# Ethernet adapter



## jcorbin121 (Sep 16, 2006)

I bought a Airlink ASOHOUSB 10/100MBps USB 2.0 Adapter on eBay. I have a Directivo 6.2 thats using a Belkin FD5D5050 right now. I swapped them, ran the tweak.sh script to update the USB 2.0 drivers and got a power light but no link, tried a reboot and no link. Took it to a second tivo using an Fa120 same same. It works fine on my laptop, any ideas why it wont work on the Tivos? 

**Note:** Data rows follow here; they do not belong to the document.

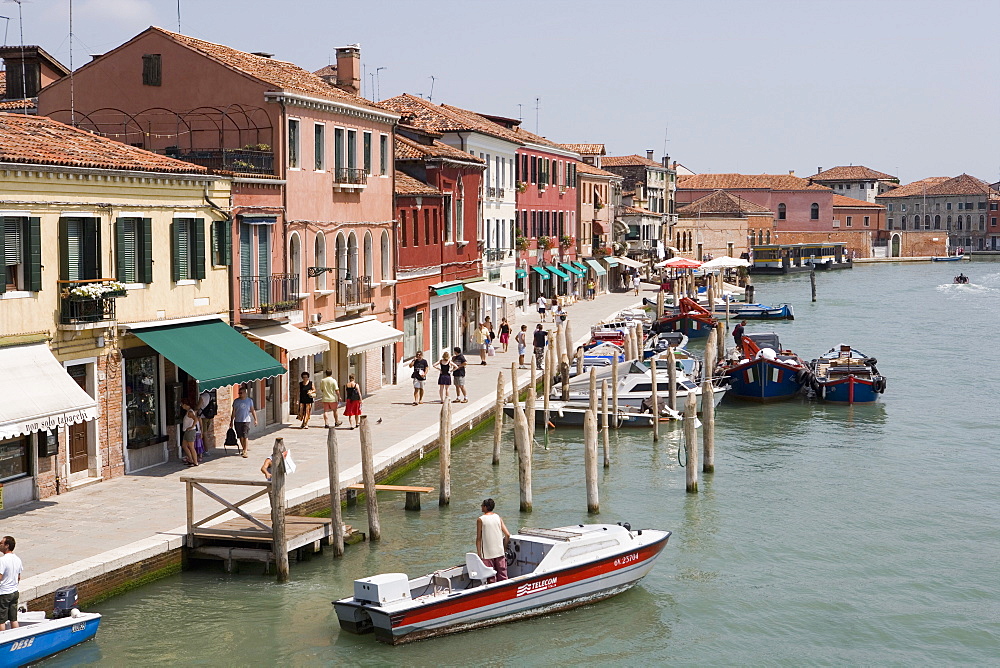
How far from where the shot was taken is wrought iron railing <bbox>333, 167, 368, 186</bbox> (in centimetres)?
3050

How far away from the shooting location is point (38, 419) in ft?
60.3

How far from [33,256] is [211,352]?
4.31 m

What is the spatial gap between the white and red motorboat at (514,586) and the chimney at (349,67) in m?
20.8

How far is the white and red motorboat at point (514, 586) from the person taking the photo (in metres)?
16.5

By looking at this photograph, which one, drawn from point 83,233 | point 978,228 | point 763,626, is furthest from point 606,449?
Result: point 978,228

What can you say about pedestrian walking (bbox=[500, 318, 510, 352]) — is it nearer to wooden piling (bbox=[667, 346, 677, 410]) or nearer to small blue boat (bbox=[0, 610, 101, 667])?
wooden piling (bbox=[667, 346, 677, 410])

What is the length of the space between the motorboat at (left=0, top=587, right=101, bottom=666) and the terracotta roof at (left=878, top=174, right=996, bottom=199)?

any help is much appreciated!

john


----------



## Finnstang (Sep 11, 2003)

Did you reboot with the adapter installed?


----------



## jcorbin121 (Sep 16, 2006)

yes


----------



## LlamaLarry (Apr 30, 2003)

Does /etc/hotplug/usb.map (and/or platform/etc/hotplug/usb.map) contain the entries for that network adapter? product 0b95 7720 Airlink ASOHOUSB needs to be in there for it to work without you loading the network drivers manually in your startup.


----------



## rbautch (Feb 6, 2004)

The Enhancement script should have modified usb map with the backported driver entries.


----------



## TomP (Feb 25, 2002)

rbautch:
In need of your help with your "Enhanced Scripts".
I have installed it several times, mainly so I can use "Joe Editor". Each time I try to install it it makes my "Tytools" not able to connect to the "Tserver" using the "Connect To Server" drop down in tytools, but I can connect manually by telneting in, then using "Tytools.
I get the following error when I try to use the drop down menu "Starting The Server Failed. Never Received The Telnet Prompt. Please Check Your Settings And Try Again".
Any Ideas or am I doing something wrong? 
I also tried to uninstall the "Enhancements" and it will not uninstall everything and leaves me with the same "Tytools" problem and color "Prompts.
Thanks:
TomP


----------



## Finnstang (Sep 11, 2003)

TomP said:


> rbautch:
> In need of your help with your "Enhanced Scripts".
> I have installed it several times, mainly so I can use "Joe Editor". Each time I try to install it it makes my "Tytools" not able to connect to the "Tserver" using the "Connect To Server" drop down in tytools, but I can connect manually by telneting in, then using "Tytools.
> I get the following error when I try to use the drop down menu "Starting The Server Failed. Never Received The Telnet Prompt. Please Check Your Settings And Try Again".
> ...


I would suggest posting your question in the Enhanecement Script support thread since this thread doesn't have anything to do with your question.


----------



## jcorbin121 (Sep 16, 2006)

Yes it's in there, I checked after the enhancement script. It has to be a hardware issue - I put an FA-120 on it and it lights right up and works...not sure why it would wokr on a laptop. I'm gonna chalk it up to hardware, see if I can get a refund and thank everyone for your thoughts/help/expertise. Off to eBay to buy more FA-120's.

john


----------



## bnm81002 (Oct 3, 2004)

I purchased 2 of those adapters(ASOHOUSB) from outpost . com for $12.99 each plus S/H and they work fine right out of the box on both my DTivo units after I installed the enhancement scripts after I zippered both units, maybe the one you got from e-bay is defective?


----------



## rbautch (Feb 6, 2004)

TomP said:


> rbautch:
> In need of your help with your "Enhanced Scripts".
> I have installed it several times, mainly so I can use "Joe Editor". Each time I try to install it it makes my "Tytools" not able to connect to the "Tserver" using the "Connect To Server" drop down in tytools, but I can connect manually by telneting in, then using "Tytools.
> I get the following error when I try to use the drop down menu "Starting The Server Failed. Never Received The Telnet Prompt. Please Check Your Settings And Try Again".
> ...


If I were allowed to talk about tytool, I would tell you that the location of tserver is a settable parameter. Find out where tserver is on your tivo, and set it.


----------



## Yog-Sothoth (Jun 14, 2005)

If we could talk about TyTool, I would tell you that since it says it can't get the telnet prompt, enter whatever your bash prompt is into the "Server Shell Prompt String" under Options > Preferences > Server. Example: one of my TiVos is "HD-TiVo-bash#". I assume you chose to change the name of your bash prompt when running rbautch's script. But since we can't talk about TyTool, I won't tell you that.


----------